Monday, September 24, 2007

Rejection

Rejection (in a social context) isn’t always rejection. At least my take is that if you’re not chosen for something, it’s not necessarily because you’re not smart, attractive, cool, or whatever enough. Things change from moment to moment, and so do people’s moods and preferences. For example, if I want to spend time alone during a weekend afternoon, and decline when a friend calls me to do something, it simply means that based on whatever situation I’m in, I would prefer to be alone. Whether it’s because there are chores I want to do, hobbies I want to pursue, feel I need a mental break free of interaction, or any other possible reason, it doesn’t mean I’m rejecting my friend. Rather, it means I’m choosing something else.

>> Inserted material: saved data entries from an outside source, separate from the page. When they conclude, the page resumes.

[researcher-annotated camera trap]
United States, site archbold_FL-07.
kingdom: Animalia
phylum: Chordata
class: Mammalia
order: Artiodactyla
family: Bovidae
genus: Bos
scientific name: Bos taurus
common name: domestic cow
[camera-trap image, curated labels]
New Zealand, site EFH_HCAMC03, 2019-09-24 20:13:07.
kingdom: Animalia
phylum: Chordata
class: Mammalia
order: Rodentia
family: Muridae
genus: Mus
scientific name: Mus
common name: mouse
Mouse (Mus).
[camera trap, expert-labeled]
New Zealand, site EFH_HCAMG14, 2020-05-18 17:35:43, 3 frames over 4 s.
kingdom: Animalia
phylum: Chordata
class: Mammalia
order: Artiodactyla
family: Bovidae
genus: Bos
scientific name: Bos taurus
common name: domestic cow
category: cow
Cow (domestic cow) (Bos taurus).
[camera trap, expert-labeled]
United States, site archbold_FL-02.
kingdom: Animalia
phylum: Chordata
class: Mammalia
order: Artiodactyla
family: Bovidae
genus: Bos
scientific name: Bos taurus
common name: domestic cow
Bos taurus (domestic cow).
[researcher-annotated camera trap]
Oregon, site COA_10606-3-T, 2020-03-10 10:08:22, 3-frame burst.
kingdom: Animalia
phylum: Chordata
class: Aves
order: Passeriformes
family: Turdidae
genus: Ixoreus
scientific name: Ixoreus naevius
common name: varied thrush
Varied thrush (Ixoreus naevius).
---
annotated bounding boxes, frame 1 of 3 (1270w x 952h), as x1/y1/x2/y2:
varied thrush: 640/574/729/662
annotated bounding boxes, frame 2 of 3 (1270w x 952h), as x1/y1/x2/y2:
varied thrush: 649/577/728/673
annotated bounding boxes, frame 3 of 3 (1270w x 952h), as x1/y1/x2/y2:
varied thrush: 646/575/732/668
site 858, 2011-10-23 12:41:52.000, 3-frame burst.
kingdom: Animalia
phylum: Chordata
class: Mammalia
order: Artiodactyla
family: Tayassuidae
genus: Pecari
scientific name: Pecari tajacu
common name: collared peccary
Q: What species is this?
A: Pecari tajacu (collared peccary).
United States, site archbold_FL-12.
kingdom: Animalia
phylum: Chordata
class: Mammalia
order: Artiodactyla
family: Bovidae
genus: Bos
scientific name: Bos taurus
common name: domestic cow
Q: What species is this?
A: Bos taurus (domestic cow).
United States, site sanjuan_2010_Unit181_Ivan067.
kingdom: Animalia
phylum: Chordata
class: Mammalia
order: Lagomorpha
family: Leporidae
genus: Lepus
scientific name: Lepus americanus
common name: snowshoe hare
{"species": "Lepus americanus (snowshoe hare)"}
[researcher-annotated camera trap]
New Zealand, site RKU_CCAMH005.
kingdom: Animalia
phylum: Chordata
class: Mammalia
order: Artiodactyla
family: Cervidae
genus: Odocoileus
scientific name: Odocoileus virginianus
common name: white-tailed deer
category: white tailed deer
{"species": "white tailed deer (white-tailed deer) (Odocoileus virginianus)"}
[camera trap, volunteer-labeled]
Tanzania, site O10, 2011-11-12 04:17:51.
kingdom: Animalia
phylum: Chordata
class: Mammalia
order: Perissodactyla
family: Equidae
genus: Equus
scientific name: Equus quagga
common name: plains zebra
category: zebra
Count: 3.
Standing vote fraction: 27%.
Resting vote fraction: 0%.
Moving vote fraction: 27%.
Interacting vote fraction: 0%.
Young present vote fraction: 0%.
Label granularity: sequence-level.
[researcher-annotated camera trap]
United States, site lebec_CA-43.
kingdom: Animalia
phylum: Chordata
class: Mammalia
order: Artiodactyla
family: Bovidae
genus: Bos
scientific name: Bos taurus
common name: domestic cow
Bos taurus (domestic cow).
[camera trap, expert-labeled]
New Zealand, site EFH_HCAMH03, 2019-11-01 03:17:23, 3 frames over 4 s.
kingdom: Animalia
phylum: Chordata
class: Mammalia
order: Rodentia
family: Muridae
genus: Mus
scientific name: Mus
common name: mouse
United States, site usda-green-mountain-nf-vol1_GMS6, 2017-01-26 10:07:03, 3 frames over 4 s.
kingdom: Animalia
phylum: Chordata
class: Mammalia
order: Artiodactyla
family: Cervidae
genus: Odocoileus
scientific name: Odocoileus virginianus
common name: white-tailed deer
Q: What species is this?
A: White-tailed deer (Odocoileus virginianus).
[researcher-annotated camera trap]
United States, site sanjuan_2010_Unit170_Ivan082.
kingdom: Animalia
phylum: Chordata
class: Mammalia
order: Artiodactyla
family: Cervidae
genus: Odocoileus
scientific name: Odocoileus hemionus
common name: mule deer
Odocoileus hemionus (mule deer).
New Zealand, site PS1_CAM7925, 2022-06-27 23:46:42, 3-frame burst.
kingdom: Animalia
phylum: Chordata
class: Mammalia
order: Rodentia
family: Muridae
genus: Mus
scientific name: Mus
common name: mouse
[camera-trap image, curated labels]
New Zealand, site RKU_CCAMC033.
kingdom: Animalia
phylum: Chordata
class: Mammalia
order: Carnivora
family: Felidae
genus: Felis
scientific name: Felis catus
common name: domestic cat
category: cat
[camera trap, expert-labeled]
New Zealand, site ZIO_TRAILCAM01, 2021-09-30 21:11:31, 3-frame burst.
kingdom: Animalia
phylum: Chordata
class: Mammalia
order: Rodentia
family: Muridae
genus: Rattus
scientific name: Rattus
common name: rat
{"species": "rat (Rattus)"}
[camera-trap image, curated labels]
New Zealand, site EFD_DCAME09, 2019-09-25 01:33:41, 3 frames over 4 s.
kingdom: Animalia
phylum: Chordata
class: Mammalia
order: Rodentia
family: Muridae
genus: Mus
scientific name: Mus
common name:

For those who think in black and white and claim that not choosing something is rejecting it, I offer this analogy. Say you generally like the taste of popcorn. When you eat something else, it doesn’t mean that you don’t like popcorn. You probably like many foods, but at different times you prefer the taste of different things. Further, when you’re not eating anything, it doesn’t mean you don’t like any food.

So, if you feel rejected by a friend for reasons not evident, it may help to look at it from the perspective that no one can be everything for another, and each person has a variety of things they like to do and people they like to spend their time with. Just like you enjoy a variety of food.

Some challenges to dealing with feelings of rejection might be a sense of relative unimportance (comparing yourself to others) or that the other person is being selfish.